YOUR INSTRUCTIONS:
Turn every line of the entries below into a Markdown table with two columns, No. for the row number and Text for the line, leaving out blank lines.

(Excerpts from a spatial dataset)
* begin *

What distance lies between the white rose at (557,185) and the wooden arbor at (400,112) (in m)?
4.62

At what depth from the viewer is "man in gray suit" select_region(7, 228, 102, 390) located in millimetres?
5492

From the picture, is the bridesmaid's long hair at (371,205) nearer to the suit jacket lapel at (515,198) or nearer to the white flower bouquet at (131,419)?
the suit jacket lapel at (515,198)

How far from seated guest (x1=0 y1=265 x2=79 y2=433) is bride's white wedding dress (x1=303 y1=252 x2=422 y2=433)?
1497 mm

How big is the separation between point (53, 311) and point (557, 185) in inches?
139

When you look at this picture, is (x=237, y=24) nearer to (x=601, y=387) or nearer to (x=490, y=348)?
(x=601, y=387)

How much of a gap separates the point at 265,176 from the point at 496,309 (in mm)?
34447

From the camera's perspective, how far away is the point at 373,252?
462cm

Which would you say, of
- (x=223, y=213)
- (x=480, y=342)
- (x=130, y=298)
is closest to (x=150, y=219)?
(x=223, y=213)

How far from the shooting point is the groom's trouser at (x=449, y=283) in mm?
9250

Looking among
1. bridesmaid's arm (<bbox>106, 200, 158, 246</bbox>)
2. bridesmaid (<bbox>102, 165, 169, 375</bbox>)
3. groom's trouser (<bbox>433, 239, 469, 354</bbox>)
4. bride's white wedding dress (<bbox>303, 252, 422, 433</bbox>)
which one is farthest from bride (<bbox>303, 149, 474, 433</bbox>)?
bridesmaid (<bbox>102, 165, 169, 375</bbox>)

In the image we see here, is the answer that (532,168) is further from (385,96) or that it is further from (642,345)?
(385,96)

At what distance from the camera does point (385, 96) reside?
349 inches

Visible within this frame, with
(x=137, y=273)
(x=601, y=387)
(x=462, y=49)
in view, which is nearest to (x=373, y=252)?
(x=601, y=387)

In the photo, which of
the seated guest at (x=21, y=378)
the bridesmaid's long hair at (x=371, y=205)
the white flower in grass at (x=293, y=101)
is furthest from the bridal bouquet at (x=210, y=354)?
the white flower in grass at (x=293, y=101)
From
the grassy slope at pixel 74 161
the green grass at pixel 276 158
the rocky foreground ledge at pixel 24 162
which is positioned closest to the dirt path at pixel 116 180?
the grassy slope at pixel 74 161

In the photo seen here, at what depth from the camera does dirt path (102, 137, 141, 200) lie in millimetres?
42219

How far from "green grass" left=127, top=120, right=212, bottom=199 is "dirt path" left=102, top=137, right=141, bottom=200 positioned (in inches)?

* end *

THE ANSWER:
| No. | Text |
|---|---|
| 1 | What distance lies between the white rose at (557,185) and the wooden arbor at (400,112) (in m)? |
| 2 | 4.62 |
| 3 | At what depth from the viewer is "man in gray suit" select_region(7, 228, 102, 390) located in millimetres? |
| 4 | 5492 |
| 5 | From the picture, is the bridesmaid's long hair at (371,205) nearer to the suit jacket lapel at (515,198) or nearer to the white flower bouquet at (131,419)? |
| 6 | the suit jacket lapel at (515,198) |
| 7 | How far from seated guest (x1=0 y1=265 x2=79 y2=433) is bride's white wedding dress (x1=303 y1=252 x2=422 y2=433)? |
| 8 | 1497 mm |
| 9 | How big is the separation between point (53, 311) and point (557, 185) in inches? |
| 10 | 139 |
| 11 | When you look at this picture, is (x=237, y=24) nearer to (x=601, y=387) or nearer to (x=490, y=348)? |
| 12 | (x=601, y=387) |
| 13 | How much of a gap separates the point at 265,176 from the point at 496,309 (in mm)? |
| 14 | 34447 |
| 15 | From the camera's perspective, how far away is the point at 373,252? |
| 16 | 462cm |
| 17 | Which would you say, of |
| 18 | - (x=223, y=213) |
| 19 | - (x=480, y=342) |
| 20 | - (x=130, y=298) |
| 21 | is closest to (x=150, y=219)? |
| 22 | (x=223, y=213) |
| 23 | How far from the shooting point is the groom's trouser at (x=449, y=283) in mm? |
| 24 | 9250 |
| 25 | Looking among |
| 26 | 1. bridesmaid's arm (<bbox>106, 200, 158, 246</bbox>) |
| 27 | 2. bridesmaid (<bbox>102, 165, 169, 375</bbox>) |
| 28 | 3. groom's trouser (<bbox>433, 239, 469, 354</bbox>) |
| 29 | 4. bride's white wedding dress (<bbox>303, 252, 422, 433</bbox>) |
| 30 | which one is farthest from bride (<bbox>303, 149, 474, 433</bbox>)? |
| 31 | bridesmaid (<bbox>102, 165, 169, 375</bbox>) |
| 32 | In the image we see here, is the answer that (532,168) is further from (385,96) or that it is further from (642,345)? |
| 33 | (385,96) |
| 34 | At what distance from the camera does point (385, 96) reside? |
| 35 | 349 inches |
| 36 | Visible within this frame, with |
| 37 | (x=137, y=273) |
| 38 | (x=601, y=387) |
| 39 | (x=462, y=49) |
| 40 | in view, which is nearest to (x=373, y=252)? |
| 41 | (x=601, y=387) |
| 42 | In the photo, which of |
| 43 | the seated guest at (x=21, y=378) |
| 44 | the bridesmaid's long hair at (x=371, y=205) |
| 45 | the white flower in grass at (x=293, y=101) |
| 46 | is furthest from the bridal bouquet at (x=210, y=354)? |
| 47 | the white flower in grass at (x=293, y=101) |
| 48 | From |
| 49 | the grassy slope at pixel 74 161 |
| 50 | the green grass at pixel 276 158 |
| 51 | the rocky foreground ledge at pixel 24 162 |
| 52 | which is positioned closest to the dirt path at pixel 116 180? |
| 53 | the grassy slope at pixel 74 161 |
| 54 | In the photo seen here, at what depth from the camera does dirt path (102, 137, 141, 200) lie in millimetres? |
| 55 | 42219 |
| 56 | How far from "green grass" left=127, top=120, right=212, bottom=199 is "dirt path" left=102, top=137, right=141, bottom=200 positioned (in inches)? |